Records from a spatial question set
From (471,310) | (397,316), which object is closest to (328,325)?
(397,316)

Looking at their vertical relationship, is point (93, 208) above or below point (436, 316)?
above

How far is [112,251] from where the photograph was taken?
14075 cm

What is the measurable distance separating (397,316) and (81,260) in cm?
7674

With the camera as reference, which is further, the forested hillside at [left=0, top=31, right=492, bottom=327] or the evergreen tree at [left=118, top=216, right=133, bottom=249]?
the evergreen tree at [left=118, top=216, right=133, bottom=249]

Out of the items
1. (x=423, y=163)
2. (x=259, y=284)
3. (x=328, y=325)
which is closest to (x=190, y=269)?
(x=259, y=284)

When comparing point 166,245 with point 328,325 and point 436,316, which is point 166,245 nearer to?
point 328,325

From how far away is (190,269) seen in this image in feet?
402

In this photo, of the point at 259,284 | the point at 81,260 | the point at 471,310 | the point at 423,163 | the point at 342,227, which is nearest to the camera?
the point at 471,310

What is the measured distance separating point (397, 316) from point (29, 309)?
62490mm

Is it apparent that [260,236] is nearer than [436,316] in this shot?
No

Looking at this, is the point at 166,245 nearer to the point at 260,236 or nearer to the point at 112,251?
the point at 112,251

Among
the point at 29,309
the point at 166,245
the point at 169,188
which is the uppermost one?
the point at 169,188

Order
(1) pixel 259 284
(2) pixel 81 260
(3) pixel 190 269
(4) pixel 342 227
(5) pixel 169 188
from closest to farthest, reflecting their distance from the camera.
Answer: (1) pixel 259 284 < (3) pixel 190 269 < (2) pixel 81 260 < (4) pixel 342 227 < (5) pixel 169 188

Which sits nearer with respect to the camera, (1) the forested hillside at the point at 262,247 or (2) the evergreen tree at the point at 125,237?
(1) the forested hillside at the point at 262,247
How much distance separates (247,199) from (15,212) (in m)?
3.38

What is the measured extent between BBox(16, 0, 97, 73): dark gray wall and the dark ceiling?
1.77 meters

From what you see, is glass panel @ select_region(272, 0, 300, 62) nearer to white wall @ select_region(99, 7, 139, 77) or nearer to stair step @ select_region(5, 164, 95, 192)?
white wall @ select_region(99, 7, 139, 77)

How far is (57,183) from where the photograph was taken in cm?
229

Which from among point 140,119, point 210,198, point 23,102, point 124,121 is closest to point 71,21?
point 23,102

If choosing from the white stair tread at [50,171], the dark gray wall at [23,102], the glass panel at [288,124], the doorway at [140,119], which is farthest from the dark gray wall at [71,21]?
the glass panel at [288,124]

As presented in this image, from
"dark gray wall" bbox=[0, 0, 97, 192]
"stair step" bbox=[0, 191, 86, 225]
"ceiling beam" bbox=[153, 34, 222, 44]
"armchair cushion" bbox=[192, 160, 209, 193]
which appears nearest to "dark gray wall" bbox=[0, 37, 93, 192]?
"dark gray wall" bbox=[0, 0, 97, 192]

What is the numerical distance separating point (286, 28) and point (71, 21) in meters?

### Aim
Take everything from the line containing "From what you" down to the end of the records and rename "armchair cushion" to "chair cushion". Give back only those lines, with nothing else changed.

### Complete answer
From what you see, is glass panel @ select_region(272, 0, 300, 62) nearer to white wall @ select_region(99, 7, 139, 77) or nearer to stair step @ select_region(5, 164, 95, 192)?
white wall @ select_region(99, 7, 139, 77)

How far is (57,183) from where the photograph was taken in cm?
229

Which from among point 140,119, point 210,198, point 23,102, point 124,121 is closest to point 71,21?
point 23,102

If choosing from the white stair tread at [50,171], the dark gray wall at [23,102], the glass panel at [288,124], the doorway at [140,119], which is farthest from the dark gray wall at [71,21]?
the glass panel at [288,124]

As presented in this image, from
"dark gray wall" bbox=[0, 0, 97, 192]
"stair step" bbox=[0, 191, 86, 225]
"ceiling beam" bbox=[153, 34, 222, 44]
"chair cushion" bbox=[192, 160, 209, 193]
which appears nearest to "dark gray wall" bbox=[0, 37, 93, 192]?
"dark gray wall" bbox=[0, 0, 97, 192]

What is the numerical distance separating point (286, 28) and point (71, 21) in meters?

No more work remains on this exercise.